Repita todas as linhas a seguir, sem alterar nada.

----

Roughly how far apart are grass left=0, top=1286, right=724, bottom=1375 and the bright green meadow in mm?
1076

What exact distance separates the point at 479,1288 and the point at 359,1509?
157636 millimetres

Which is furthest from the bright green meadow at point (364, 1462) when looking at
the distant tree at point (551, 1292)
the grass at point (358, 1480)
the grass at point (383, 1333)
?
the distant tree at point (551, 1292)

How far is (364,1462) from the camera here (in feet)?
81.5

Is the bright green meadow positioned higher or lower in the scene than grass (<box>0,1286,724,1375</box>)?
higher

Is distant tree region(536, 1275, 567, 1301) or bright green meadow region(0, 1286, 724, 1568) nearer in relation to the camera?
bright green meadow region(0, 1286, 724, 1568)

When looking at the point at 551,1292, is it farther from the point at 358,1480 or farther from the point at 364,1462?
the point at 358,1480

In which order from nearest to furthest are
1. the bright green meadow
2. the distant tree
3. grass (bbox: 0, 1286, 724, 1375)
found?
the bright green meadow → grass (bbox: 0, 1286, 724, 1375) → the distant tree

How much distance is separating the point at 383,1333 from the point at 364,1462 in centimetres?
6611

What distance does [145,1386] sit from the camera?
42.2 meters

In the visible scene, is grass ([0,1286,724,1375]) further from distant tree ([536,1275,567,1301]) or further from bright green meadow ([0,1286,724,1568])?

----

- [Resposta correta]:
Roughly how far apart are grass left=0, top=1286, right=724, bottom=1375 and the bright green meadow in mm?
1076

What exact distance separates the point at 479,1288 and the point at 359,1509?
157636 millimetres

Which is furthest from the bright green meadow at point (364, 1462) when looking at
the distant tree at point (551, 1292)
the grass at point (358, 1480)
the grass at point (383, 1333)
?
the distant tree at point (551, 1292)

How far is (364,1462) from the camera here (in feet)?
81.5

Is the bright green meadow positioned higher or lower in the scene than grass (<box>0,1286,724,1375</box>)?
higher

Is distant tree region(536, 1275, 567, 1301) or bright green meadow region(0, 1286, 724, 1568) nearer in relation to the camera?
bright green meadow region(0, 1286, 724, 1568)

When looking at the point at 551,1292, is it farther from the point at 358,1480 or farther from the point at 364,1462?
the point at 358,1480

In which order from nearest to furthest are
1. the bright green meadow
2. the distant tree
3. grass (bbox: 0, 1286, 724, 1375)
found?
the bright green meadow → grass (bbox: 0, 1286, 724, 1375) → the distant tree

How much distance is separating the point at 383,1333 from the point at 364,1462 in centimetres?
6611

What distance does [145,1386] sit from the camera?
42.2 meters

In the visible scene, is grass ([0,1286,724,1375]) further from distant tree ([536,1275,567,1301]) or further from bright green meadow ([0,1286,724,1568])?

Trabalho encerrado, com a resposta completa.